TASK => Retype every one of the rows below without changing a single character.

Spatial reasoning question data
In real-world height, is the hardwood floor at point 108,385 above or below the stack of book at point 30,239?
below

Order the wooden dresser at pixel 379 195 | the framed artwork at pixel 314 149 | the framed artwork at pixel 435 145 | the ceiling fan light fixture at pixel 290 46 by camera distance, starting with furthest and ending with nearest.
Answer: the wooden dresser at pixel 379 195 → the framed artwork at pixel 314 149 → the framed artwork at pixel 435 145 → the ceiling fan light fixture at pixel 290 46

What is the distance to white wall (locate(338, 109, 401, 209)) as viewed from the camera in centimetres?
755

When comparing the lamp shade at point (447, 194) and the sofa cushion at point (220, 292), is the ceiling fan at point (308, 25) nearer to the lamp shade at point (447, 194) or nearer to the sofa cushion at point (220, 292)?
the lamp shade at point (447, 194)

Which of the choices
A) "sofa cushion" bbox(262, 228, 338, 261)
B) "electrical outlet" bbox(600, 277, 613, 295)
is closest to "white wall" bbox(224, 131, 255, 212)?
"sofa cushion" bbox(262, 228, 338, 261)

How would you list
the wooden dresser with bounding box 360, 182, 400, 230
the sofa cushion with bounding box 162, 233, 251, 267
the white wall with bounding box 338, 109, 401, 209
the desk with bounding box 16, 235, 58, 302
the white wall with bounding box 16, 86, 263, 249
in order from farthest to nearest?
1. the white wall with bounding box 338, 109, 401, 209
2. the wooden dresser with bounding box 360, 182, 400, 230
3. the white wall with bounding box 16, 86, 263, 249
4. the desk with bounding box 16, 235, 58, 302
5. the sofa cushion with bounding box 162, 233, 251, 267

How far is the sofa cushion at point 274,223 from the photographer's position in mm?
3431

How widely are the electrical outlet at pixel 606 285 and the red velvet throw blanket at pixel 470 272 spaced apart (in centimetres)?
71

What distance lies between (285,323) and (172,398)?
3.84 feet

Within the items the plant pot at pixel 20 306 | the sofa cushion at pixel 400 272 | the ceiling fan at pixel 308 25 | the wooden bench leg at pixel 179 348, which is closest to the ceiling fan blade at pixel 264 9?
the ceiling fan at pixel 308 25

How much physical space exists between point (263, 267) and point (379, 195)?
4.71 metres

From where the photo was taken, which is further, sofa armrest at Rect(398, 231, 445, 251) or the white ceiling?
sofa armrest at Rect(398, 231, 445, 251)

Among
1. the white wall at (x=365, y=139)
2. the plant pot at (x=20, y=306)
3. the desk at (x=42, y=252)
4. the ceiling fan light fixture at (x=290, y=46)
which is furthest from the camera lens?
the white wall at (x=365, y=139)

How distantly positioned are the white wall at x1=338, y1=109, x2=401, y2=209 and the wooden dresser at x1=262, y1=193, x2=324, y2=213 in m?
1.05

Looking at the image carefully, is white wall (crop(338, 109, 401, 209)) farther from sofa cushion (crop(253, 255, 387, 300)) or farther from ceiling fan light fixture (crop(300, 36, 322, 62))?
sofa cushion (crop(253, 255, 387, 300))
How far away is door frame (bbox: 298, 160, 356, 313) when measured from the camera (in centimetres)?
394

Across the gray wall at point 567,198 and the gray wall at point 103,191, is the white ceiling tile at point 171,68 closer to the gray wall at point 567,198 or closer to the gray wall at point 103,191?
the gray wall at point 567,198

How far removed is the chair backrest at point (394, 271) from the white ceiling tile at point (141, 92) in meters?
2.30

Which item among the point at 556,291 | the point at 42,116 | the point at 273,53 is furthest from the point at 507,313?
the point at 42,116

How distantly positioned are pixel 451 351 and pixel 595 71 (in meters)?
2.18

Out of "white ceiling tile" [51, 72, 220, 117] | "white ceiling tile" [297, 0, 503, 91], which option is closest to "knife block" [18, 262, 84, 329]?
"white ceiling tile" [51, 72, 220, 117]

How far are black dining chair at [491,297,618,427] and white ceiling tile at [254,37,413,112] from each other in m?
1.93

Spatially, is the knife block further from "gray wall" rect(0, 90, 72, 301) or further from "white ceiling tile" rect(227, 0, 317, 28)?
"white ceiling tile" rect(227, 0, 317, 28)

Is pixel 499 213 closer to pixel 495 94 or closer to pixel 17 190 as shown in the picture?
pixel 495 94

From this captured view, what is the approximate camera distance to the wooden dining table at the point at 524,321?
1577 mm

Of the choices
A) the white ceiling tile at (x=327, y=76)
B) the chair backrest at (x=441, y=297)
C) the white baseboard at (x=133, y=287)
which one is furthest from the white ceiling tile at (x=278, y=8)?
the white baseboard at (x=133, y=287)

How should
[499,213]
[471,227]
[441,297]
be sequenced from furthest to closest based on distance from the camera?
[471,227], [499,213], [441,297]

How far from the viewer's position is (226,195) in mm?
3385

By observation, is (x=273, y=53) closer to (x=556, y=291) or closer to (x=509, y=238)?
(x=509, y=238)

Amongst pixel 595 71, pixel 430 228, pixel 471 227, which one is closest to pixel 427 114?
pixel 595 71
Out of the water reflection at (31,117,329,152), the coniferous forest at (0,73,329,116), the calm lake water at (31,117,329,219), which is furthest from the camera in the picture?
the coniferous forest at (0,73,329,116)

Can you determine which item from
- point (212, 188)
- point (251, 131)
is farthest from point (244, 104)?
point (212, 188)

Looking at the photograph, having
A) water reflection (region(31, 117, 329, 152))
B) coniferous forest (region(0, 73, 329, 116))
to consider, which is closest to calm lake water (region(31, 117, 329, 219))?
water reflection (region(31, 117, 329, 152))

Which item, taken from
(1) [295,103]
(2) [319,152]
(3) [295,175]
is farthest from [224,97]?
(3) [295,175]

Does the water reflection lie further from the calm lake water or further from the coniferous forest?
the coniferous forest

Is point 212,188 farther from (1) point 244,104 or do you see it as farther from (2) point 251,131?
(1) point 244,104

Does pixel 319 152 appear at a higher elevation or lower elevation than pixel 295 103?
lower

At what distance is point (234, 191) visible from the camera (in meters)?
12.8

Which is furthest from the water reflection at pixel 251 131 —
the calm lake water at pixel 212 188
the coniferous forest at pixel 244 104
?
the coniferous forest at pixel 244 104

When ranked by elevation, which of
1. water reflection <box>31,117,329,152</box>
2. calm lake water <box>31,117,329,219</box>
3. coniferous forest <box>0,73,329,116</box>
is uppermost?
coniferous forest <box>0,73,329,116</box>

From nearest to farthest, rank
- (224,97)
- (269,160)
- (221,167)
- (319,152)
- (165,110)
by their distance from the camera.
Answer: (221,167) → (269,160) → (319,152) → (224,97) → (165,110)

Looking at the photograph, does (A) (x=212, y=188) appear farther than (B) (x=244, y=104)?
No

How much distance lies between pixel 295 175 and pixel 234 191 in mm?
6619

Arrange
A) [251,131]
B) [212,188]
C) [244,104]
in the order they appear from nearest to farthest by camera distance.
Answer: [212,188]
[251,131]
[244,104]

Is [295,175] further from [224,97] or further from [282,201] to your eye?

WORKED SOLUTION =>
In real-world height, is the hardwood floor at point 108,385 above or below the stack of book at point 30,239?
below

Order the wooden dresser at pixel 379 195 | the framed artwork at pixel 314 149 | the framed artwork at pixel 435 145 | the ceiling fan light fixture at pixel 290 46 by camera distance, starting with furthest and ending with nearest.
Answer: the wooden dresser at pixel 379 195 → the framed artwork at pixel 314 149 → the framed artwork at pixel 435 145 → the ceiling fan light fixture at pixel 290 46

What is the distance to white wall (locate(338, 109, 401, 209)) as viewed from the camera in centimetres?
755

When comparing the lamp shade at point (447, 194) and the sofa cushion at point (220, 292), is the ceiling fan at point (308, 25) nearer to the lamp shade at point (447, 194) or nearer to the sofa cushion at point (220, 292)?
the lamp shade at point (447, 194)

Which of the choices
A) "sofa cushion" bbox(262, 228, 338, 261)
B) "electrical outlet" bbox(600, 277, 613, 295)
is closest to "white wall" bbox(224, 131, 255, 212)?
"sofa cushion" bbox(262, 228, 338, 261)

How would you list
the wooden dresser with bounding box 360, 182, 400, 230
the sofa cushion with bounding box 162, 233, 251, 267
the white wall with bounding box 338, 109, 401, 209
the desk with bounding box 16, 235, 58, 302
the white wall with bounding box 16, 86, 263, 249
in order from farthest to nearest?
1. the white wall with bounding box 338, 109, 401, 209
2. the wooden dresser with bounding box 360, 182, 400, 230
3. the white wall with bounding box 16, 86, 263, 249
4. the desk with bounding box 16, 235, 58, 302
5. the sofa cushion with bounding box 162, 233, 251, 267

How far is the sofa cushion at point 274,223 from the photographer's position in mm?
3431

How widely are the electrical outlet at pixel 606 285 and the red velvet throw blanket at pixel 470 272 spaced apart (in centimetres)?
71

What distance lies between (285,323) and (172,398)?
3.84 feet

Within the items the plant pot at pixel 20 306 | the sofa cushion at pixel 400 272 | the ceiling fan at pixel 308 25 | the wooden bench leg at pixel 179 348, which is closest to the ceiling fan blade at pixel 264 9?
the ceiling fan at pixel 308 25

How much physical space exists between point (263, 267) and point (379, 195)?
4.71 metres

From where the photo was taken, which is further, sofa armrest at Rect(398, 231, 445, 251) or the white ceiling?
sofa armrest at Rect(398, 231, 445, 251)

Among
1. the white wall at (x=365, y=139)
2. the plant pot at (x=20, y=306)
3. the desk at (x=42, y=252)
4. the ceiling fan light fixture at (x=290, y=46)
which is furthest from the camera lens?
the white wall at (x=365, y=139)

How distantly positioned are the white wall at x1=338, y1=109, x2=401, y2=209 and the wooden dresser at x1=262, y1=193, x2=324, y2=213 in m?
1.05

Looking at the image carefully, is white wall (crop(338, 109, 401, 209)) farther from sofa cushion (crop(253, 255, 387, 300)) or farther from ceiling fan light fixture (crop(300, 36, 322, 62))?
sofa cushion (crop(253, 255, 387, 300))
How far away is door frame (bbox: 298, 160, 356, 313) when measured from the camera (in centimetres)?
394

Across the gray wall at point 567,198 and the gray wall at point 103,191, is the white ceiling tile at point 171,68 closer to the gray wall at point 567,198 or closer to the gray wall at point 103,191?
the gray wall at point 567,198

How far removed is the chair backrest at point (394, 271) from the white ceiling tile at point (141, 92) in meters?
2.30

Which item among the point at 556,291 | the point at 42,116 | the point at 273,53 is furthest from the point at 507,313?
the point at 42,116

How distantly positioned are pixel 451 351 and pixel 595 71 (in meters)?
2.18

Out of "white ceiling tile" [51, 72, 220, 117] | "white ceiling tile" [297, 0, 503, 91], which option is closest to "knife block" [18, 262, 84, 329]?
"white ceiling tile" [51, 72, 220, 117]

How far are black dining chair at [491,297,618,427] and white ceiling tile at [254,37,413,112] from each other in m?
1.93

Spatially, is the knife block further from "gray wall" rect(0, 90, 72, 301) or further from "white ceiling tile" rect(227, 0, 317, 28)?
"white ceiling tile" rect(227, 0, 317, 28)

Is pixel 499 213 closer to pixel 495 94 or closer to pixel 17 190 as shown in the picture?
pixel 495 94

From this captured view, what is the approximate camera distance to the wooden dining table at the point at 524,321?
1577 mm

Of the choices
A) the white ceiling tile at (x=327, y=76)
B) the chair backrest at (x=441, y=297)
C) the white baseboard at (x=133, y=287)
which one is furthest from the white ceiling tile at (x=278, y=8)?
the white baseboard at (x=133, y=287)

How should
[499,213]
[471,227]
[441,297]
be sequenced from furthest to closest based on distance from the camera?
[471,227], [499,213], [441,297]

How far from the viewer's position is (226,195) in mm?
3385

By observation, is (x=273, y=53) closer to (x=556, y=291) or closer to (x=509, y=238)?
(x=509, y=238)

Amongst pixel 595 71, pixel 430 228, pixel 471 227, which one is closest to pixel 427 114?
pixel 595 71
Out of the water reflection at (31,117,329,152), the coniferous forest at (0,73,329,116), the calm lake water at (31,117,329,219), which is furthest from the camera in the picture?
the coniferous forest at (0,73,329,116)

Can you determine which item from
- point (212, 188)
- point (251, 131)
is farthest from point (244, 104)?
point (212, 188)

Looking at the photograph, having
A) water reflection (region(31, 117, 329, 152))
B) coniferous forest (region(0, 73, 329, 116))
to consider, which is closest to calm lake water (region(31, 117, 329, 219))?
water reflection (region(31, 117, 329, 152))

Which item, taken from
(1) [295,103]
(2) [319,152]
(3) [295,175]
is farthest from [224,97]?
(3) [295,175]

Does the water reflection lie further from the calm lake water or further from the coniferous forest?
the coniferous forest

Is point 212,188 farther from (1) point 244,104 or do you see it as farther from (2) point 251,131?
(1) point 244,104

Does pixel 319 152 appear at a higher elevation or lower elevation than pixel 295 103?
lower

At what distance is point (234, 191) visible from the camera (in meters)?
12.8

Which is furthest from the water reflection at pixel 251 131 —
the calm lake water at pixel 212 188
the coniferous forest at pixel 244 104
?
the coniferous forest at pixel 244 104

When ranked by elevation, which of
1. water reflection <box>31,117,329,152</box>
2. calm lake water <box>31,117,329,219</box>
3. coniferous forest <box>0,73,329,116</box>
is uppermost?
coniferous forest <box>0,73,329,116</box>

From nearest to farthest, rank
- (224,97)
- (269,160)
- (221,167)
- (319,152)
- (165,110)
by their distance from the camera.
Answer: (221,167) → (269,160) → (319,152) → (224,97) → (165,110)

Looking at the photograph, does (A) (x=212, y=188) appear farther than (B) (x=244, y=104)?
No

How much distance lies between pixel 295 175 and pixel 234 191 in mm?
6619

Arrange
A) [251,131]
B) [212,188]
C) [244,104]
in the order they appear from nearest to farthest by camera distance.
Answer: [212,188]
[251,131]
[244,104]

Is [295,175] further from [224,97] or further from [282,201] to your eye?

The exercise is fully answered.